Пия раздраженно пригладила волосы и поднялась с дивана, сидя на котором она провела последние три четверти часа, дважды пролистав вместе с Кавелли книгу о Колумбе, страницу за страницей. Второй раз — даже с лупой. Книга содержала именно то, о чем говорилось в ее названии, — биографию Христофа Колумба и больше ничего. Никаких рукописных пометок, никаких вложенных бумажек, подчеркиваний и нацарапанных на полях секретных сообщений.
Кавелли потер усталые глаза.
— Ладно, здесь нет никаких подсказок. Что означают цифры на бумаге, тоже непонятно. Теперь давайте попробуем разобраться с другой стороны и проверим, нет ли в этих цифрах каких-нибудь намеков на книгу.
Девушка взяла листки, лежавшие на журнальном столике, и снова стала изучать первую страницу.
— Здесь очень часто повторяется единица, реже двойка, еще реже тройка и четверка. В другой строке то же самое, чем больше число, тем реже оно встречается…

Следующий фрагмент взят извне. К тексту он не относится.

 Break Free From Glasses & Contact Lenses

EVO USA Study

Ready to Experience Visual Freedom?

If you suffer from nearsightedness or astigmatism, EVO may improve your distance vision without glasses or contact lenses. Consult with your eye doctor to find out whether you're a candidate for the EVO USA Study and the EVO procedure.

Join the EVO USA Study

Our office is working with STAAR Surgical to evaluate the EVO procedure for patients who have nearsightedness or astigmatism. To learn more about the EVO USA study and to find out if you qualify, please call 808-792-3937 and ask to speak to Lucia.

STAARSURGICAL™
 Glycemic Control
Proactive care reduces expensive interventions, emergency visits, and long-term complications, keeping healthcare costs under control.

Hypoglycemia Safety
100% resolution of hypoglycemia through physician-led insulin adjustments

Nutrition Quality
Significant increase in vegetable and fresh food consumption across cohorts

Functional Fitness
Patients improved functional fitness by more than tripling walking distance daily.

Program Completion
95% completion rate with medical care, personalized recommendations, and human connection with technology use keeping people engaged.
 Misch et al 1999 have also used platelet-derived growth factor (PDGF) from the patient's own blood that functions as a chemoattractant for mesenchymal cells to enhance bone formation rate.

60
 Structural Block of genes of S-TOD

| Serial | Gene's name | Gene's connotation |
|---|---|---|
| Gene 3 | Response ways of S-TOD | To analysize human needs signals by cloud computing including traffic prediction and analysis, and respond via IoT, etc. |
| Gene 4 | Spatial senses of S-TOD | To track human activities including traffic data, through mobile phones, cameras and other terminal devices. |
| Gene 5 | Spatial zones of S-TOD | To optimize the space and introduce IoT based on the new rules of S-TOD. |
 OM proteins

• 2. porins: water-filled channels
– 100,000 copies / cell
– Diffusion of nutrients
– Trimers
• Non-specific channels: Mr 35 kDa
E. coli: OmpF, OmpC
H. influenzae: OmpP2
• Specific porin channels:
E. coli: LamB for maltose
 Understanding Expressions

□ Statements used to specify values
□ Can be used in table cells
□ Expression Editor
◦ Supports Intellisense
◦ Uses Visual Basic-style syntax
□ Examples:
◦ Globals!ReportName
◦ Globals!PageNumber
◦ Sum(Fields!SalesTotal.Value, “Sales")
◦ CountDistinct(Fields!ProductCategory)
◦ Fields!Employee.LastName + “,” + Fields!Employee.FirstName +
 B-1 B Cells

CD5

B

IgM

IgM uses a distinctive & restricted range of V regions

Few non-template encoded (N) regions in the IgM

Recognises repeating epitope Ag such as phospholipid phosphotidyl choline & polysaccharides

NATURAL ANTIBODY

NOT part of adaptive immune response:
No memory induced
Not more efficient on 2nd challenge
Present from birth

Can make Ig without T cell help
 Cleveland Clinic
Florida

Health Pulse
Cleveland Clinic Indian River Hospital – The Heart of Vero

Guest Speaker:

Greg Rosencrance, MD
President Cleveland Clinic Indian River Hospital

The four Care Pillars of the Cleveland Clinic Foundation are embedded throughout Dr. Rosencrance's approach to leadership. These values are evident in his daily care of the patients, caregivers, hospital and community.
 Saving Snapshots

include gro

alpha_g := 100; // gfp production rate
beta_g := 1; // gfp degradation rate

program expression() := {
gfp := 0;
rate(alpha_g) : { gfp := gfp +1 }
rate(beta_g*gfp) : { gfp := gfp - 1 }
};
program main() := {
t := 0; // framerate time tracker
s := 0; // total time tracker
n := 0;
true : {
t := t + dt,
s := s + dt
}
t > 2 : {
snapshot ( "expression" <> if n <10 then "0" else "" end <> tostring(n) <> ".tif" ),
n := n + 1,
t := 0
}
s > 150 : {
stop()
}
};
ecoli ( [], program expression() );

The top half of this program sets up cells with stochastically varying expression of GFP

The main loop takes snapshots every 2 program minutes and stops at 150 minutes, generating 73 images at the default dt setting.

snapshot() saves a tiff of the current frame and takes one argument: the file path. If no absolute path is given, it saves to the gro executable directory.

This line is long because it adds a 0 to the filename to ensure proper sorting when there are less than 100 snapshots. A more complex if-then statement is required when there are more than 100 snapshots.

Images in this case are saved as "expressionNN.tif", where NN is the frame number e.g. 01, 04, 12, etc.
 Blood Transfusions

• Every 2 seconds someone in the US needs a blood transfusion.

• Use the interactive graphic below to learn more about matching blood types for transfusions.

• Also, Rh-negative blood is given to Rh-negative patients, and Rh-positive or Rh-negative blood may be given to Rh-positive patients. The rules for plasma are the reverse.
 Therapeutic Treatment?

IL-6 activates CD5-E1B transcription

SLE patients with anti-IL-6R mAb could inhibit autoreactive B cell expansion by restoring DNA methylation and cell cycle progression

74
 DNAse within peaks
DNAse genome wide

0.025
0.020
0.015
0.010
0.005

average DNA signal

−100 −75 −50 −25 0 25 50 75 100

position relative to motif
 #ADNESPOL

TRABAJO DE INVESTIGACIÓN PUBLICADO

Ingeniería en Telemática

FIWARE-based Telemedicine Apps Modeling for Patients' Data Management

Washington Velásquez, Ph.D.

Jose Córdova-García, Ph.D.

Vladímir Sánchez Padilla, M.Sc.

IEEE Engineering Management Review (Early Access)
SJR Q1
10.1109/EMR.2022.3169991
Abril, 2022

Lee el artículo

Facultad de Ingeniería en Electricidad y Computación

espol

Пия снова села на диван и разложила бумаги рядом с книгой.
— У меня есть идея. Слишком очевидно, но вдруг получится?
Она начала что-то подсчитывать, водя указательным пальцем по строчкам в книге и сверяясь с записями на листке. Затем повторила эти действия еще несколько раз, дважды пролистав книгу вперед и назад.
— Дон, мне кажется, у меня что-то получается…
— Да? Что именно? — Кавелли с удивлением для себя отметил, как взволнованно звучит его голос.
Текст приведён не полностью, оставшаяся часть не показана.